Both Robert Webber and Pope Benedict this morning warn us about this, noting that far too often we have done the same as those we question.  Our theology and philosophy is used to put God into a box, to prove His existence, and to prove our perception of His plan.  The Pope warns of this with the quote, “They have decided to put the Almighty to the proof—with controlled passion, a total freedom from bias, and a clear head.”   As if man could do this!  Webber mentions the same concept as he promises to track the history of the divorce of spirituality (the divine embrace) from God’s story.

We’ve been so eager to know about God, we chased after that without knowing Him.

And those who are critical of us, they pick up on this ironic tragedy.

What they see is either a scholastic approach to religion devoid of the relationship or an experience of God devoid of living with Him as our Lord, our Master.  In both cases we set aside scripture, or have it subtly twisted in our minds, and we get to judge whether it is binding or not, whether it is “clear and logical” or not.

So what is the solution?  How do we ensure our humility, and stop playing as if we have to “prove” God’s logic, while at the same time submitting to its wisdom?

I would suggest it is communion, what Webber calls “spirituality” or the “divine embrace”.  It is what Pope Benedict calls approaching God with an attitude of reverence, of respectful humility.  It is Moses at the burning bush, hearing God and taking his shoes off, or Peter getting out of the boat.  It is David, realizing he was the man in the parable, and grieving over his own sin, it is the man formerly possession by demons, sent home to tell what God did for Him, or the blind man testifying to the religious leaders.

In that moment, when we realize we are in God’s presence and realizing that He is cleansing us, healing us, declaring we are His holy and just people.  When both experience and knowledge are subject to God, and when our pride is overwhelmed by His love. When we stop trying to be observers and judges, and settle for being with our Father, and hearing Him.

This is the moment we need, the awareness of being in His presence, and of His work in our life.  It is found as water is poured over us, as we are given His Body and Blood, and know His peace, for it is found in His promise, that He is with us, and will never abandon us.
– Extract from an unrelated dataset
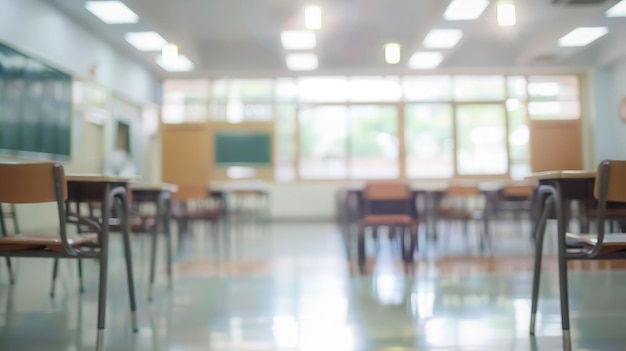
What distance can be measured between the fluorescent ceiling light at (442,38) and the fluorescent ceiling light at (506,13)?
2.17 metres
We are welcome in His presence, we are welcome to hear Him testify of His love for us, and count on His faithfulness.  AMEN!
[i] Ratzinger, Joseph. Co-Workers of the Truth: Meditations for Every Day of the Year. Ed. Irene Grassl. Trans. Mary Frances McCarthy and Lothar Krauth. San Francisco: Ignatius Press, 1992. Print.

2 Sheldrake, Spirituality and Theology, vii. Sheldrake is one of a few contemporary authors who understand spirituality as an ancient applied theology. I fully recommend this book and Philip Sheldrake, Spirituality and History: Questions of Interpretation and Method, rev. ed. (1991; repr., Maryknoll, NY: Orbis Books, 1998).

[ii] Webber, Robert E. The Divine Embrace: Recovering the Passionate Spiritual Life. Grand Rapids, MI: Baker Books, 2006. Print. Ancient-Future Series.